Welsh mythological being

In Welsh mythology, Amaethon (Amaethon fab Dôn (/cy/)) was the son of Dôn, and brother to Arianrhod, Penarddun, Gilfaethwy, Gofannon, Gwydion, and Nudd. His name means "great labourer" or "great ploughman" and he is cited in Peniarth MS.98b as being responsible for the Cad Goddeu, or "Battle of Trees" against the lord of the otherworld, Arawn.

==Sources==
The principal reference to Amaethon appears in the medieval Welsh prose tale Culhwch and Olwen, where he was the only man who could till a certain field, one of the impossible tasks Culhwch had been set before he could win Olwen's hand.

In the seventeenth-century Welsh poem Cad Goddau in Peniarth MS.98b (not to be confused with the poem of the same name attributed to Taliesin), a possible reference is made to Amathaon, where it is recorded that he steals a dog, lapwing and roebuck from Arawn, king of Annwn (the otherworld), leading to a battle against Arawn. Gwydion used his magic staff to turn trees into warriors who helped the children of Dôn win.

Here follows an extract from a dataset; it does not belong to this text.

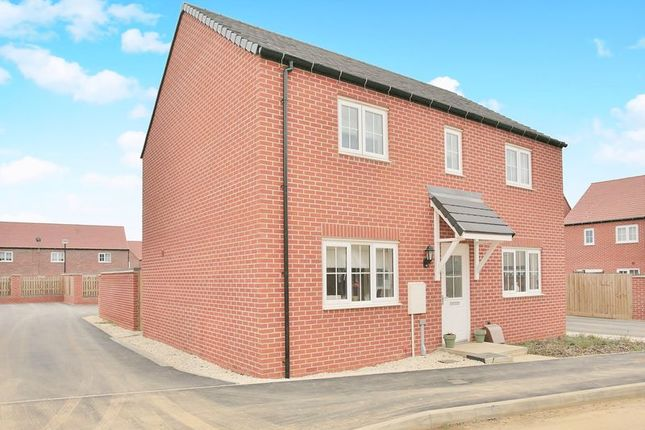 Thumbnail Detached house for sale in Yarrow Road, Bodicote, Banbury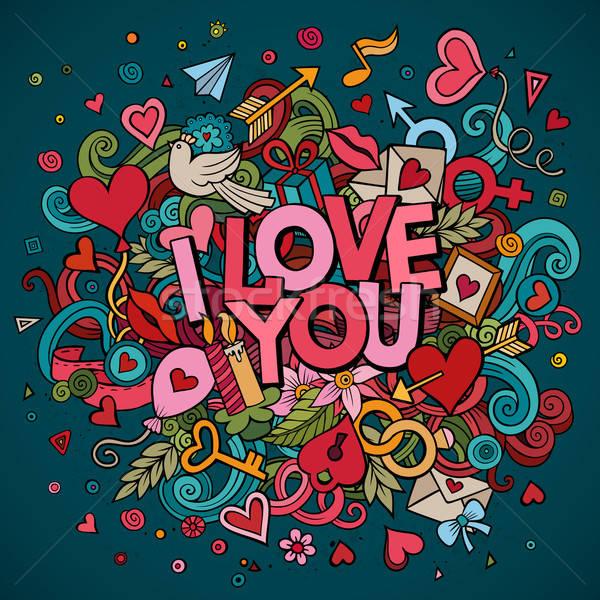 Stockfoto: Cartoon · vector · doodle · liefde · illustratie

In one of the triads invented by Iolo Morganwg, he teaches magic to his brother Gwydion (this is not accepted as a genuine medieval triad by modern scholars).

==Etymology==
His name is derived from Proto-Celtic *Ambaxtonos meaning 'great follower, servant or ploughman', an augmentative form of ambactos (ultimately from *ambhi-ag-to-).